Klimaabkommen - Leichtfried: „Europa muss jetzt vorangehen“
Wien/Washington (APA) - Nach dem Rückzug der USA aus dem Pariser Klimaabkommen hat sich Infrastrukturminister Jörg Leichtfried (SPÖ) für ein...
Wien/Washington (APA) - Nach dem Rückzug der USA aus dem Pariser Klimaabkommen hat sich Infrastrukturminister Jörg Leichtfried (SPÖ) für ein stärkeres Engagement von Europa ausgesprochen. In der steigenden Bedeutung von Umwelttechnologien sieht der Minister eine Chance für österreichische Unternehmen. „Europa muss vorangehen. Das sind wir unseren Kindern schuldig“, so Leichtfried am Freitag in einer Presseaussendung.

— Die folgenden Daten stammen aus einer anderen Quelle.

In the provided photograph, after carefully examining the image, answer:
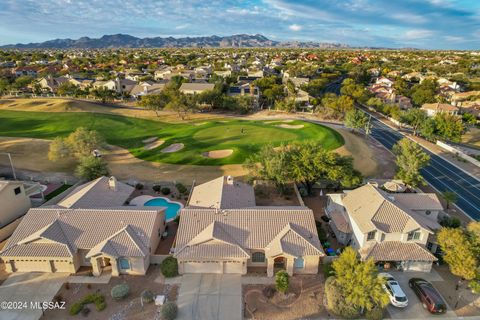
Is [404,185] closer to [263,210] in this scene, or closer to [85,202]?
[263,210]

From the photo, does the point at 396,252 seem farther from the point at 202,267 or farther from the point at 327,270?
the point at 202,267

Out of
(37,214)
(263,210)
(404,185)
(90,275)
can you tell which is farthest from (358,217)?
(37,214)

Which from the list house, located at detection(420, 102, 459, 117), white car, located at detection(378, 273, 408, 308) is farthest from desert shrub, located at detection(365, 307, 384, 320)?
house, located at detection(420, 102, 459, 117)

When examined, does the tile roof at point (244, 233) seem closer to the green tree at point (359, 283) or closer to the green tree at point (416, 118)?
the green tree at point (359, 283)

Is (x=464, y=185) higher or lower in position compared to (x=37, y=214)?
lower

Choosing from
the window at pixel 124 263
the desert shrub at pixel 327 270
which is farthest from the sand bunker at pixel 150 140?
the desert shrub at pixel 327 270

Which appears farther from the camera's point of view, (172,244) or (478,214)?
(478,214)

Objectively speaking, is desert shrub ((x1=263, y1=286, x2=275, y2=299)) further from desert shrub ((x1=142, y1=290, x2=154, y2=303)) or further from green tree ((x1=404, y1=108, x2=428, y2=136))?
green tree ((x1=404, y1=108, x2=428, y2=136))

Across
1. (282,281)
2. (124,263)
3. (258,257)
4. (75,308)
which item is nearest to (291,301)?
(282,281)
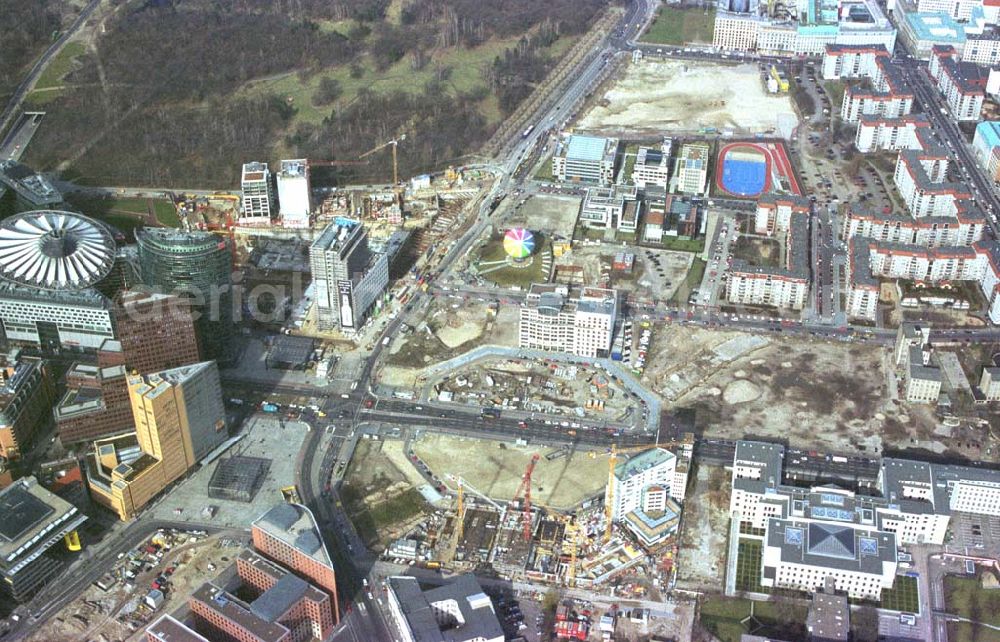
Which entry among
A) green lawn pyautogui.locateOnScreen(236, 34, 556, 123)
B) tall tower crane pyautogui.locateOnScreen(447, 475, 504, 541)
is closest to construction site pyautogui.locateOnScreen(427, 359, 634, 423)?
→ tall tower crane pyautogui.locateOnScreen(447, 475, 504, 541)

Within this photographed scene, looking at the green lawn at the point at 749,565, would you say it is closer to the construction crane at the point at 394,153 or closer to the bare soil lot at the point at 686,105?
the construction crane at the point at 394,153

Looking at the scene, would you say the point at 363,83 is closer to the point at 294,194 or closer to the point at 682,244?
the point at 294,194

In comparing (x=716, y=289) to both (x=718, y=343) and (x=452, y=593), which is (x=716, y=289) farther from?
(x=452, y=593)

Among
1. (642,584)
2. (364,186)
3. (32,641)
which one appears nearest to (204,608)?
(32,641)

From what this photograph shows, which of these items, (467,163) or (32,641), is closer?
(32,641)

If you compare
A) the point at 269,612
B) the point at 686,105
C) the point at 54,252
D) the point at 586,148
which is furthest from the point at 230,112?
the point at 269,612

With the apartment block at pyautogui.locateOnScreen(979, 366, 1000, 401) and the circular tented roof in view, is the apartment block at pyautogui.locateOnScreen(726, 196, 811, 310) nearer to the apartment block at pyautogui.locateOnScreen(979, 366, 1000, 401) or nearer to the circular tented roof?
the apartment block at pyautogui.locateOnScreen(979, 366, 1000, 401)
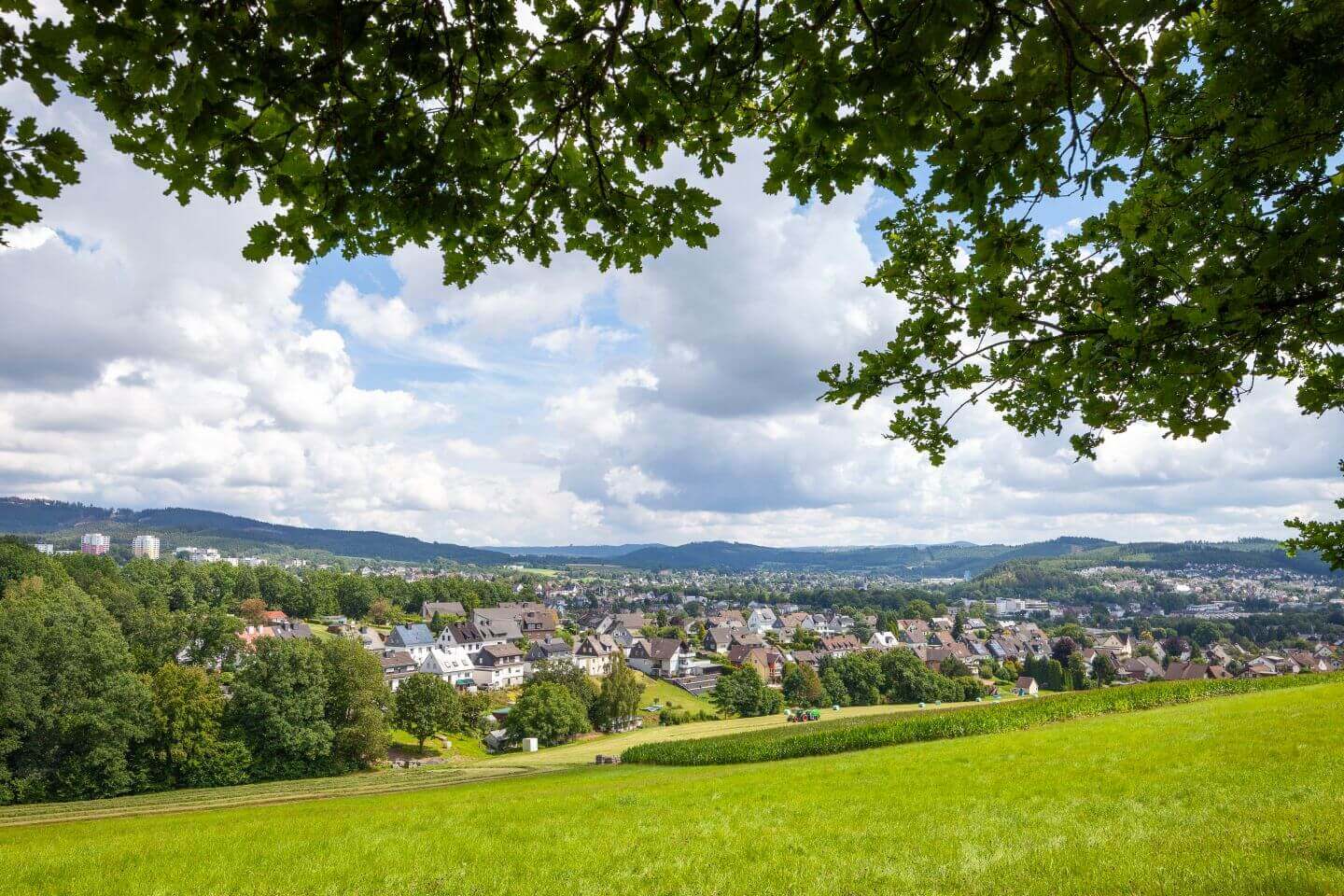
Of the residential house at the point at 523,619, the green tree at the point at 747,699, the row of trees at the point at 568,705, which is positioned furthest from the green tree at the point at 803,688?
the residential house at the point at 523,619

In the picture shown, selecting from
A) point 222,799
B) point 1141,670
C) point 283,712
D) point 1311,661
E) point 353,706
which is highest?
point 222,799

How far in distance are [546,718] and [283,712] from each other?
870 inches

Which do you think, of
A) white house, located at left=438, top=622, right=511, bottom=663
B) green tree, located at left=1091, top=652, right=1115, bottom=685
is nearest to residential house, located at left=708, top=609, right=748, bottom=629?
white house, located at left=438, top=622, right=511, bottom=663

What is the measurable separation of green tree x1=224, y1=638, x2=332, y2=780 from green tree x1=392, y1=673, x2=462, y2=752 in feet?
26.9

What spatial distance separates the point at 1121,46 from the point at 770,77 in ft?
6.08

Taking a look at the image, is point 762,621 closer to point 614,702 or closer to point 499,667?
point 499,667

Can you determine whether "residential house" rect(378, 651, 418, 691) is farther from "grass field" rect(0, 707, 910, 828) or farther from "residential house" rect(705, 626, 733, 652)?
"residential house" rect(705, 626, 733, 652)

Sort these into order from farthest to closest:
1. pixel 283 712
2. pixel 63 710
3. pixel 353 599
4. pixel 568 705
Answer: pixel 353 599 → pixel 568 705 → pixel 283 712 → pixel 63 710

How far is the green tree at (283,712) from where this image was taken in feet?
161

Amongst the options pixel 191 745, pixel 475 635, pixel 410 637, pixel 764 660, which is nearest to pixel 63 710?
pixel 191 745

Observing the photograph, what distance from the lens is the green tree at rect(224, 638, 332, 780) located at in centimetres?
4909

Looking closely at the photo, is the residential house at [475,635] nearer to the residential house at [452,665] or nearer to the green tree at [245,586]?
the residential house at [452,665]

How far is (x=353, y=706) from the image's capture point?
53406mm

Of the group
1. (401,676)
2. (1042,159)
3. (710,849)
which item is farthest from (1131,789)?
(401,676)
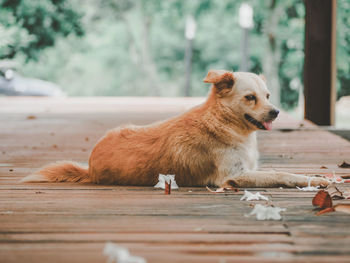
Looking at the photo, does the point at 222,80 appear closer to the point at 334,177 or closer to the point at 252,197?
the point at 252,197

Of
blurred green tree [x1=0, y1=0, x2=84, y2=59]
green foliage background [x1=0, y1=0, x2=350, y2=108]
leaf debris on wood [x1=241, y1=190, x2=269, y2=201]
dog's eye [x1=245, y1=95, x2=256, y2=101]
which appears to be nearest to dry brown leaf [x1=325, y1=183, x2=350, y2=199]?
leaf debris on wood [x1=241, y1=190, x2=269, y2=201]

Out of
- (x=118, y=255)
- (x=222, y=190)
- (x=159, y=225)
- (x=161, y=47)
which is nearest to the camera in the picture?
(x=118, y=255)

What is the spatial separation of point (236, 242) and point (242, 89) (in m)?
1.44

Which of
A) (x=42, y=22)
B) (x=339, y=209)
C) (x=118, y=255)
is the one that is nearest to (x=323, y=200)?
(x=339, y=209)

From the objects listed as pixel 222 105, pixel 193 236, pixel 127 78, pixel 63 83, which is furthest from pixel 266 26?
pixel 193 236

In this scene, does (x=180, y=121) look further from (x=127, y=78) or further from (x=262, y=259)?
(x=127, y=78)

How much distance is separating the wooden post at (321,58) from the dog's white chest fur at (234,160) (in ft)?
12.6

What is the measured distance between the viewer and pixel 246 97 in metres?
3.19

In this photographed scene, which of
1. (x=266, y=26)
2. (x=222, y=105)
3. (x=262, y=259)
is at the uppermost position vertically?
(x=266, y=26)

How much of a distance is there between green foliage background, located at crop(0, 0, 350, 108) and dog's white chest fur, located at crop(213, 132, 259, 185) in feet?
50.2

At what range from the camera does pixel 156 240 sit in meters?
2.01

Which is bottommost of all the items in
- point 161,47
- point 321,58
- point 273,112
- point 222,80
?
point 273,112

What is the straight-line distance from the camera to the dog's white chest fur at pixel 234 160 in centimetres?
315

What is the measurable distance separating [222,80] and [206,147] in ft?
1.55
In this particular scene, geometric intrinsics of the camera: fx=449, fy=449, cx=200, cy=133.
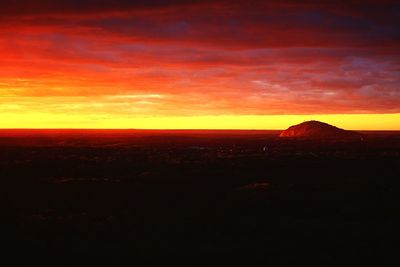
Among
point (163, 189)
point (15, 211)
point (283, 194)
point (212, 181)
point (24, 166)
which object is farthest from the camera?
point (24, 166)

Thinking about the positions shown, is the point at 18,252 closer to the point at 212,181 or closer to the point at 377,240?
the point at 377,240

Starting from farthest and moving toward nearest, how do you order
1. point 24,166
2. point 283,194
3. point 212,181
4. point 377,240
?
point 24,166, point 212,181, point 283,194, point 377,240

Österreich unterstütze die Energieforschung mit mehr als 100 Millionen Euro pro Jahr. Damit trage man einen Teil zum Erreichen des Klimaabkommen bei und schaffe gleichzeitig neue Arbeitsplätze, betont Leichtfried. Der US-Ausstieg aus dem Weltklimaabkommen sei „kurzsichtig, sowohl aus ökologischer als auch aus wirtschaftlicher Perspektive“.
Die FPÖ sieht mit dem Ausstieg der USA - dem zweitgrößten CO2-Emittenten der Welt - das von ihr bereits vor der Unterzeichnung abgelehnte internationale Klimaabkommen als gescheitert an. „Wenn sich die größten Klimasünder der Welt nicht daran halten, hat das Abkommen keinen Wert“, betont FPÖ-Umweltsprecher Walter Rauch. Er fordert die Bundesregierung auf, sich künftig verstärkt eigenen Klimaschutzzielen zu widmen.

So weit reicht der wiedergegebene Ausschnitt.